Krisper P, Aschauer M, Tiesenhausen K, Leitner G, Holzer H, Schneditz D
Department of Internal Medicine, Division of Nephrology, the Department of Radiology, Division of MR Imaging, the Department of Surgery, and the Department of Physiology, University of Graz, Austria.
Am J Kidney Dis. 2000 Mar;35(3):529-32. doi: 10.1016/s0272-6386(00)70208-3.
True access recirculation (AR) measured by ultrasound dilution technique is usually absent in well-working shunts. It occurs with low access flows (Qa). High access flow rates are assumed to prevent AR. Two major exceptions to these rules are known: presence of intra-access strictures and inadvertently reversed blood lines. We present an additional exception in which true access recirculation occurred in a native arteriovenous (AV) fistula with correct placement of bloodlines. Surprisingly, access blood flow exceeded pump blood flow (Qb) almost threefold. The situation was clarified by a magnetic resonance angiogram showing a collateral forming a functional loop. This loop led to true access recirculation in one branch, although overall blood flow through both branches appeared to be adequate. The different findings in this shunt over time give insight into the often complex pathophysiology of native fistulae. This case proves that seemingly adequate access flow does not necessarily prevent access recirculation in native AV fistulae. We suggest monitoring both access flow and recirculation in hemodialysis accesses on a regular basis.

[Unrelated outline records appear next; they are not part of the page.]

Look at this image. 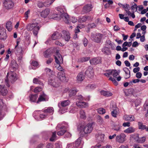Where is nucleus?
Instances as JSON below:
<instances>
[{
  "instance_id": "6ab92c4d",
  "label": "nucleus",
  "mask_w": 148,
  "mask_h": 148,
  "mask_svg": "<svg viewBox=\"0 0 148 148\" xmlns=\"http://www.w3.org/2000/svg\"><path fill=\"white\" fill-rule=\"evenodd\" d=\"M48 100V98L46 95L43 93L40 95L38 98V100L37 102H40L41 101H47Z\"/></svg>"
},
{
  "instance_id": "8fccbe9b",
  "label": "nucleus",
  "mask_w": 148,
  "mask_h": 148,
  "mask_svg": "<svg viewBox=\"0 0 148 148\" xmlns=\"http://www.w3.org/2000/svg\"><path fill=\"white\" fill-rule=\"evenodd\" d=\"M139 128V129L142 130L145 129L146 126L145 125H144L141 122H138V123Z\"/></svg>"
},
{
  "instance_id": "ea45409f",
  "label": "nucleus",
  "mask_w": 148,
  "mask_h": 148,
  "mask_svg": "<svg viewBox=\"0 0 148 148\" xmlns=\"http://www.w3.org/2000/svg\"><path fill=\"white\" fill-rule=\"evenodd\" d=\"M14 49L16 51V53H20V54H22V53H23V51L21 46H18L16 47V46H15Z\"/></svg>"
},
{
  "instance_id": "9d476101",
  "label": "nucleus",
  "mask_w": 148,
  "mask_h": 148,
  "mask_svg": "<svg viewBox=\"0 0 148 148\" xmlns=\"http://www.w3.org/2000/svg\"><path fill=\"white\" fill-rule=\"evenodd\" d=\"M102 37V34L99 33L97 34H92L91 35L92 39L97 42H100Z\"/></svg>"
},
{
  "instance_id": "6e6d98bb",
  "label": "nucleus",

通过超声稀释技术测量的真正的内瘘再循环(AR)在功能良好的分流中通常不存在。它发生在低内瘘血流量(Qa)时。高内瘘血流速率被认为可预防AR。已知这些规则有两个主要例外情况:内瘘存在狭窄以及血管线路意外颠倒。我们介绍另一个例外情况,即真正的内瘘再循环发生在血管线路放置正确的自体动静脉(AV)内瘘中。令人惊讶的是,内瘘血流量几乎是泵血流量(Qb)的三倍。磁共振血管造影显示有一个侧支形成了一个功能环,从而澄清了这种情况。尽管通过两个分支的总血流量似乎足够,但这个环导致了一个分支出现真正的内瘘再循环。随着时间推移,该分流中出现的不同结果揭示了自体动静脉内瘘通常复杂的病理生理学。这个病例证明,看似足够的内瘘血流量不一定能预防自体AV内瘘中的内瘘再循环。我们建议定期监测血液透析通路的内瘘血流量和再循环情况。